**Goal of the exercise:** The data that follows must be transcribed in full and exactly, minus the pictures.

====================

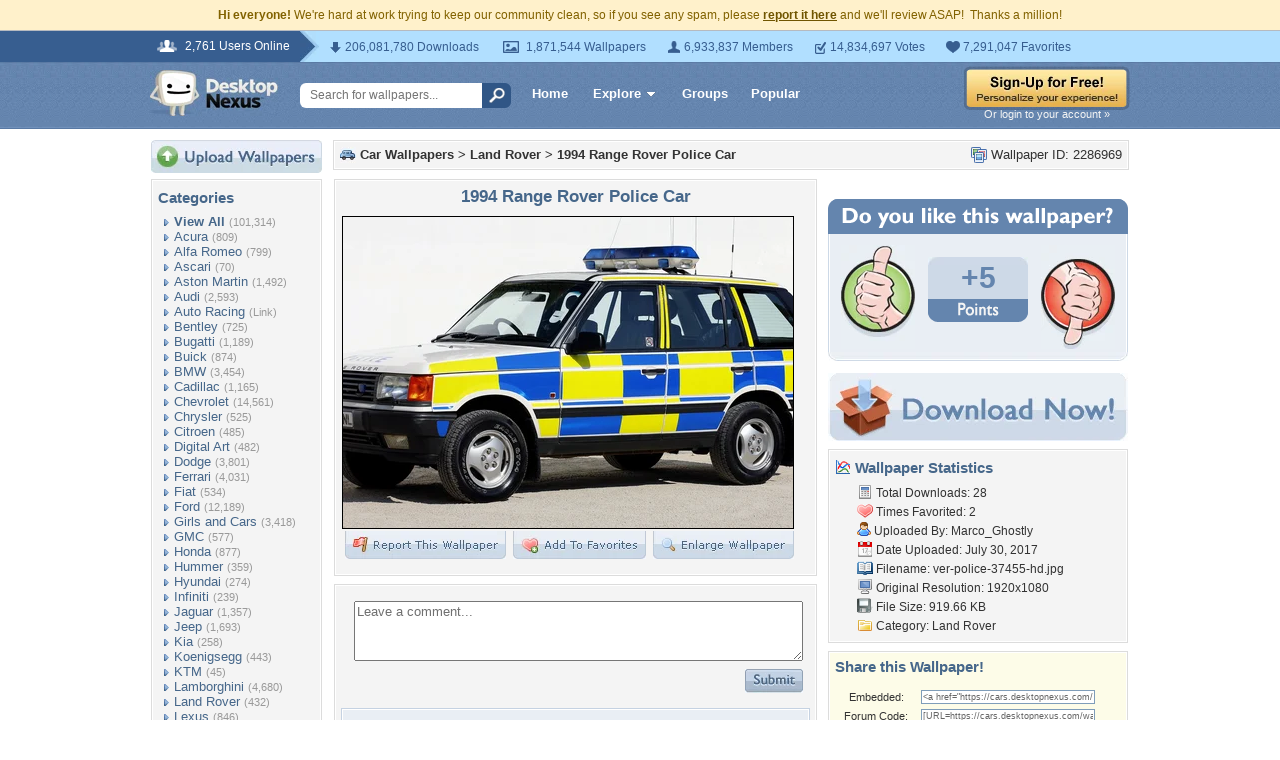

--- FILE ---
content_type: text/html; charset=utf-8
request_url: https://www.google.com/recaptcha/api2/aframe
body_size: 266
content:
<!DOCTYPE HTML><html><head><meta http-equiv="content-type" content="text/html; charset=UTF-8"></head><body><script nonce="A1OsULy6odwAPL-sj7UfhQ">/** Anti-fraud and anti-abuse applications only. See google.com/recaptcha */ try{var clients={'sodar':'https://pagead2.googlesyndication.com/pagead/sodar?'};window.addEventListener("message",function(a){try{if(a.source===window.parent){var b=JSON.parse(a.data);var c=clients[b['id']];if(c){var d=document.createElement('img');d.src=c+b['params']+'&rc='+(localStorage.getItem("rc::a")?sessionStorage.getItem("rc::b"):"");window.document.body.appendChild(d);sessionStorage.setItem("rc::e",parseInt(sessionStorage.getItem("rc::e")||0)+1);localStorage.setItem("rc::h",'1768717962215');}}}catch(b){}});window.parent.postMessage("_grecaptcha_ready", "*");}catch(b){}</script></body></html>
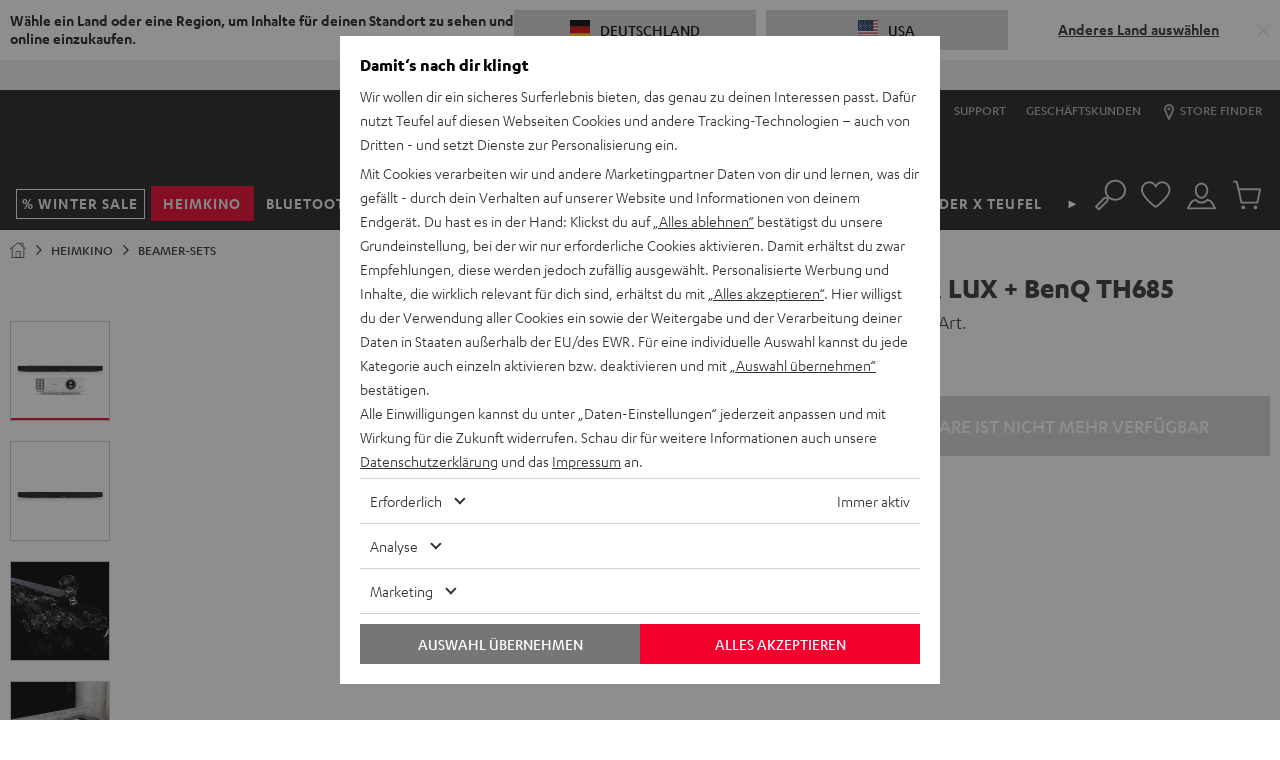

--- FILE ---
content_type: text/vtt
request_url: https://cdn.teufelaudio.com/video/upload/fl_sprite/v1/video/teufel_animation_lux-setup.vtt
body_size: 112
content:
WEBVTT

00:00:00.000 --> 00:00:01.000
teufel_animation_lux-setup.jpg#xywh=0,0,160,90

00:00:01.000 --> 00:00:02.000
teufel_animation_lux-setup.jpg#xywh=160,0,160,90

00:00:02.000 --> 00:00:03.000
teufel_animation_lux-setup.jpg#xywh=320,0,160,90

00:00:03.000 --> 00:00:04.000
teufel_animation_lux-setup.jpg#xywh=480,0,160,90

00:00:04.000 --> 00:00:04.208
teufel_animation_lux-setup.jpg#xywh=640,0,160,90



--- FILE ---
content_type: application/javascript
request_url: https://teufel.de/assets/350d0df4c9fa270a4292cc6419a1fe1a757493e4/default/js/yves_default.toggler-accordion.js
body_size: 669
content:
"use strict";(self.webpackChunklautsprecher_teufel=self.webpackChunklautsprecher_teufel||[]).push([[3800],{47714:(e,t,s)=>{s.r(t),s.d(t,{default:()=>r});var i=s(97337);class r extends i.Z{constructor(){super(...arguments),this.triggers=void 0,this.getClosest=function(e,t){for(;e&&e!==document;e=e.parentNode)if(e.matches(t))return e}}readyCallback(){this.triggers=Array.from(document.querySelectorAll(this.triggerSelector)),this.mapEvents()}mapEvents(){this.triggers.forEach(e=>{var t=this.triggerHandler.bind(this,e);["click","keypress"].forEach(s=>e.addEventListener(s,t))})}addSubContentListeners(e,t){e.addEventListener("show",this.adjustHeight.bind(this,e,t)),e.addEventListener("hide",this.adjustHeight.bind(this,e,t))}removeSubContentListeners(e){e.removeEventListener("show",this.adjustHeight),e.removeEventListener("hide",this.adjustHeight)}triggerHandler(e){var t=e.getAttribute("data-level"),s=e.querySelector("input");this.triggers.forEach(i=>{if(i===e){var r=document.querySelector(e.getAttribute("data-toggle-target")),a=this.getClosest(e,".navigation-multilevel-node-mobile__menu");r&&(e.classList.toggle(this.activeClass),this.toggleAttributes(r),this.setHeight(r,a),s&&this.toggleRadioInputStyles("show",s))}else{var l=document.querySelector(i.getAttribute("data-toggle-target")),g=i.getAttribute("data-level"),h=i.querySelector("input");l&&g===t&&(i.classList.remove(this.activeClass),l.setAttribute("aria-expanded","false"),l.style.maxHeight="0",h&&this.toggleRadioInputStyles("hide",h))}})}setHeight(e,t){e.style.maxHeight&&"0px"!==e.style.maxHeight?(this.removeSubContentListeners(e),e.style.maxHeight="0"):(this.addSubContentListeners(e,t),void 0!==t&&t.scrollHeight>0?(t.style.maxHeight=t.scrollHeight+e.scrollHeight+"px",e.style.maxHeight=e.scrollHeight+"px"):e.style.maxHeight=e.scrollHeight+"px")}adjustHeight(e){e.style.maxHeight=e.scrollHeight+"px"}toggleRadioInputStyles(e,t){var s=t;"show"===e&&(!1===s.checked?s.checked=!0:!0===s.checked&&(s.checked=!1)),s&&"hide"===e&&(s=!0!==s.checked||(s.checked=!1))}toggleAttributes(e){var t=e.attributes;t&&("true"===t["aria-expanded"].value?e.setAttribute("aria-expanded","false"):e.setAttribute("aria-expanded","true"))}get triggerSelector(){return this.getAttribute("trigger-class-name")}get toggleClass(){return this.getAttribute("class-to-toggle")}get activeClass(){return this.getAttribute("active-class")}}}}]);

====================

**Final answer:**
--- FILE ---
content_type: text/html; charset=utf-8
request_url: https://www.google.com/recaptcha/api2/aframe
body_size: 266
content:
<!DOCTYPE HTML><html><head><meta http-equiv="content-type" content="text/html; charset=UTF-8"></head><body><script nonce="A1OsULy6odwAPL-sj7UfhQ">/** Anti-fraud and anti-abuse applications only. See google.com/recaptcha */ try{var clients={'sodar':'https://pagead2.googlesyndication.com/pagead/sodar?'};window.addEventListener("message",function(a){try{if(a.source===window.parent){var b=JSON.parse(a.data);var c=clients[b['id']];if(c){var d=document.createElement('img');d.src=c+b['params']+'&rc='+(localStorage.getItem("rc::a")?sessionStorage.getItem("rc::b"):"");window.document.body.appendChild(d);sessionStorage.setItem("rc::e",parseInt(sessionStorage.getItem("rc::e")||0)+1);localStorage.setItem("rc::h",'1768717962215');}}}catch(b){}});window.parent.postMessage("_grecaptcha_ready", "*");}catch(b){}</script></body></html>

--- FILE ---
content_type: text/vtt
request_url: https://cdn.teufelaudio.com/video/upload/fl_sprite/v1/video/teufel_animation_lux-setup.vtt
body_size: 112
content:
WEBVTT

00:00:00.000 --> 00:00:01.000
teufel_animation_lux-setup.jpg#xywh=0,0,160,90

00:00:01.000 --> 00:00:02.000
teufel_animation_lux-setup.jpg#xywh=160,0,160,90

00:00:02.000 --> 00:00:03.000
teufel_animation_lux-setup.jpg#xywh=320,0,160,90

00:00:03.000 --> 00:00:04.000
teufel_animation_lux-setup.jpg#xywh=480,0,160,90

00:00:04.000 --> 00:00:04.208
teufel_animation_lux-setup.jpg#xywh=640,0,160,90



--- FILE ---
content_type: application/javascript
request_url: https://teufel.de/assets/350d0df4c9fa270a4292cc6419a1fe1a757493e4/default/js/yves_default.toggler-accordion.js
body_size: 669
content:
"use strict";(self.webpackChunklautsprecher_teufel=self.webpackChunklautsprecher_teufel||[]).push([[3800],{47714:(e,t,s)=>{s.r(t),s.d(t,{default:()=>r});var i=s(97337);class r extends i.Z{constructor(){super(...arguments),this.triggers=void 0,this.getClosest=function(e,t){for(;e&&e!==document;e=e.parentNode)if(e.matches(t))return e}}readyCallback(){this.triggers=Array.from(document.querySelectorAll(this.triggerSelector)),this.mapEvents()}mapEvents(){this.triggers.forEach(e=>{var t=this.triggerHandler.bind(this,e);["click","keypress"].forEach(s=>e.addEventListener(s,t))})}addSubContentListeners(e,t){e.addEventListener("show",this.adjustHeight.bind(this,e,t)),e.addEventListener("hide",this.adjustHeight.bind(this,e,t))}removeSubContentListeners(e){e.removeEventListener("show",this.adjustHeight),e.removeEventListener("hide",this.adjustHeight)}triggerHandler(e){var t=e.getAttribute("data-level"),s=e.querySelector("input");this.triggers.forEach(i=>{if(i===e){var r=document.querySelector(e.getAttribute("data-toggle-target")),a=this.getClosest(e,".navigation-multilevel-node-mobile__menu");r&&(e.classList.toggle(this.activeClass),this.toggleAttributes(r),this.setHeight(r,a),s&&this.toggleRadioInputStyles("show",s))}else{var l=document.querySelector(i.getAttribute("data-toggle-target")),g=i.getAttribute("data-level"),h=i.querySelector("input");l&&g===t&&(i.classList.remove(this.activeClass),l.setAttribute("aria-expanded","false"),l.style.maxHeight="0",h&&this.toggleRadioInputStyles("hide",h))}})}setHeight(e,t){e.style.maxHeight&&"0px"!==e.style.maxHeight?(this.removeSubContentListeners(e),e.style.maxHeight="0"):(this.addSubContentListeners(e,t),void 0!==t&&t.scrollHeight>0?(t.style.maxHeight=t.scrollHeight+e.scrollHeight+"px",e.style.maxHeight=e.scrollHeight+"px"):e.style.maxHeight=e.scrollHeight+"px")}adjustHeight(e){e.style.maxHeight=e.scrollHeight+"px"}toggleRadioInputStyles(e,t){var s=t;"show"===e&&(!1===s.checked?s.checked=!0:!0===s.checked&&(s.checked=!1)),s&&"hide"===e&&(s=!0!==s.checked||(s.checked=!1))}toggleAttributes(e){var t=e.attributes;t&&("true"===t["aria-expanded"].value?e.setAttribute("aria-expanded","false"):e.setAttribute("aria-expanded","true"))}get triggerSelector(){return this.getAttribute("trigger-class-name")}get toggleClass(){return this.getAttribute("class-to-toggle")}get activeClass(){return this.getAttribute("active-class")}}}}]);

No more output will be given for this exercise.